March 27, 2019 - Readings in Recovery: Twenty-Four Hours a Day

Twenty-Four Hours a Day
Wednesday, March 27, 2019

AA Thought for the Day
You get the power to overcome drinking through the fellowship of other alcoholics who have found the way out. You get power by honestly sharing your past experience by a personal witness. You get power by coming to believe in a Higher Power, the Divine Principle in the universe which can help you. You get power by working with other alcoholics. In these four ways, thousands of alcoholics have found all the power they needed to overcome drinking.

Am I ready and willing to accept this power and work for it?

Meditation for the Day
The power of God's spirit is the greatest power in the universe. Our conquest of each other, the great kings and conquerors, the conquest of wealth, the leaders of the money society, all amount to very little in the end. But he that conquers himself is greater than he who conquers a city. Material things have no permanence. But God's spirit is eternal. Everything really worthwhile in the world is the result of the power of God's spirit.

Prayer for the Day
I pray that I may open myself to the power of God's spirit. I pray that my relationships with others may be improved by this spirit.

Hazelden Foundation

March 27, 2019 - Readings in Recovery: A Day at a Time

A Day at a Time
Wednesday, March 27, 2019

Reflection for the Day
Storing up grievances is not only a waste of time, but a waste of life that could be lived to greater satisfaction. If I keep a ledger of "oppressions and indignities," I'm only restoring them to painful reality.

Directions:
A) In the recovery readings, what is called the greatest power in the universe?
B) Summarize the recovery readings in two sentences.
C) Duplicate the part of the recovery readings starting at "AA Thought for the" and ending at "to overcome drinking.".

Entries supplied:
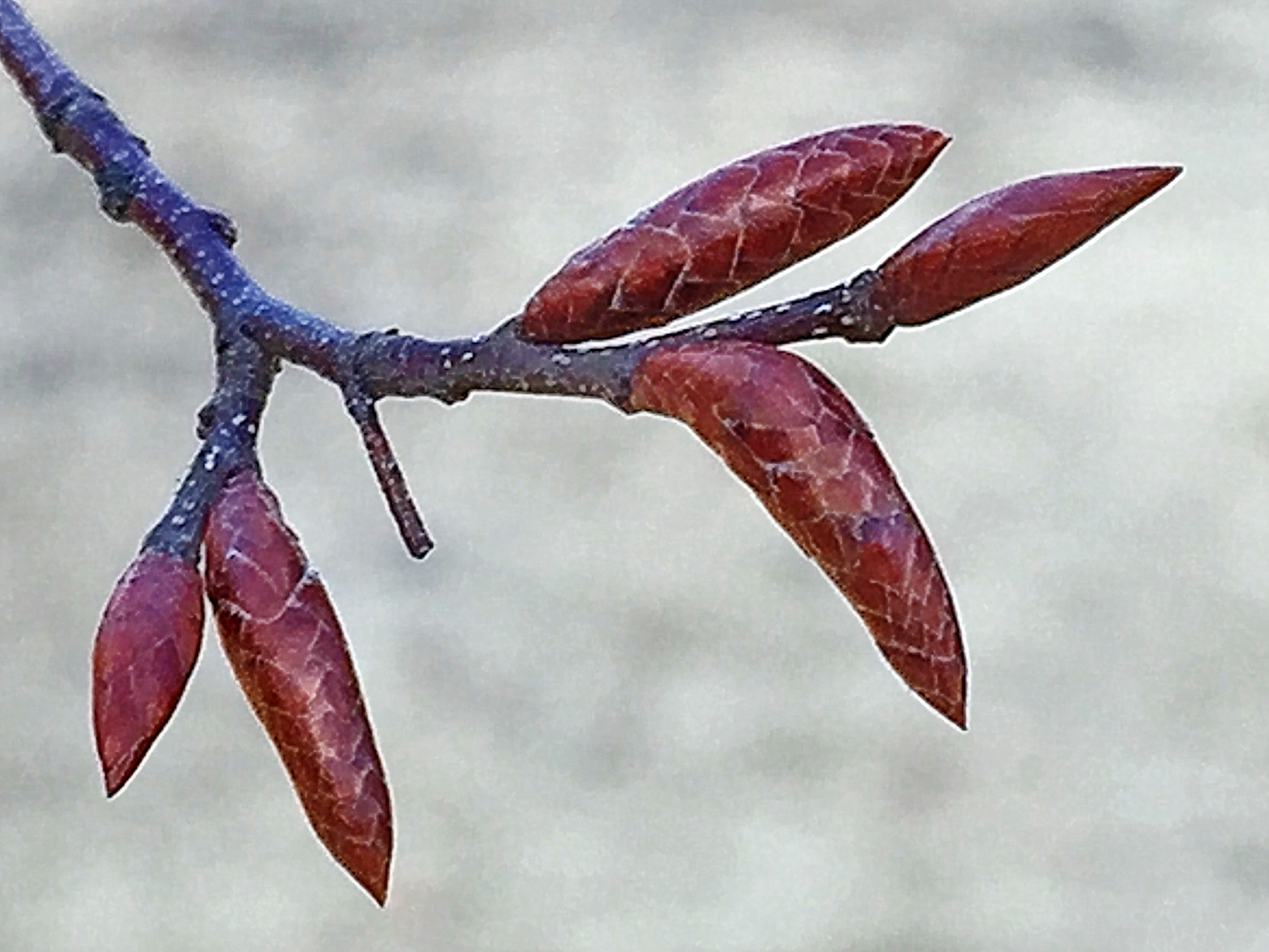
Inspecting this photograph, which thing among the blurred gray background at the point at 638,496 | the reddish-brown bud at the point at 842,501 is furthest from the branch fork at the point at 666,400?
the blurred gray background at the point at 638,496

==

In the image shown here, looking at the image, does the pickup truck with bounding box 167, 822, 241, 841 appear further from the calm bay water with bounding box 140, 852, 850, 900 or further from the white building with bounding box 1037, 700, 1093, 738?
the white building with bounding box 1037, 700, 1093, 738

Task solutions:
A) The power of God's spirit.

B) The Twenty-Four Hours a Day reading for March 27, 2019 says alcoholics gain the power to overcome drinking through fellowship, honest sharing of past experience, belief in a Higher Power, and working with other alcoholics, and it calls the power of God's spirit the greatest power in the universe. The A Day at a Time reflection adds that storing up grievances wastes both time and life and only restores them to painful reality.

C)
AA Thought for the Day
You get the power to overcome drinking through the fellowship of other alcoholics who have found the way out. You get power by honestly sharing your past experience by a personal witness. You get power by coming to believe in a Higher Power, the Divine Principle in the universe which can help you. You get power by working with other alcoholics. In these four ways, thousands of alcoholics have found all the power they needed to overcome drinking.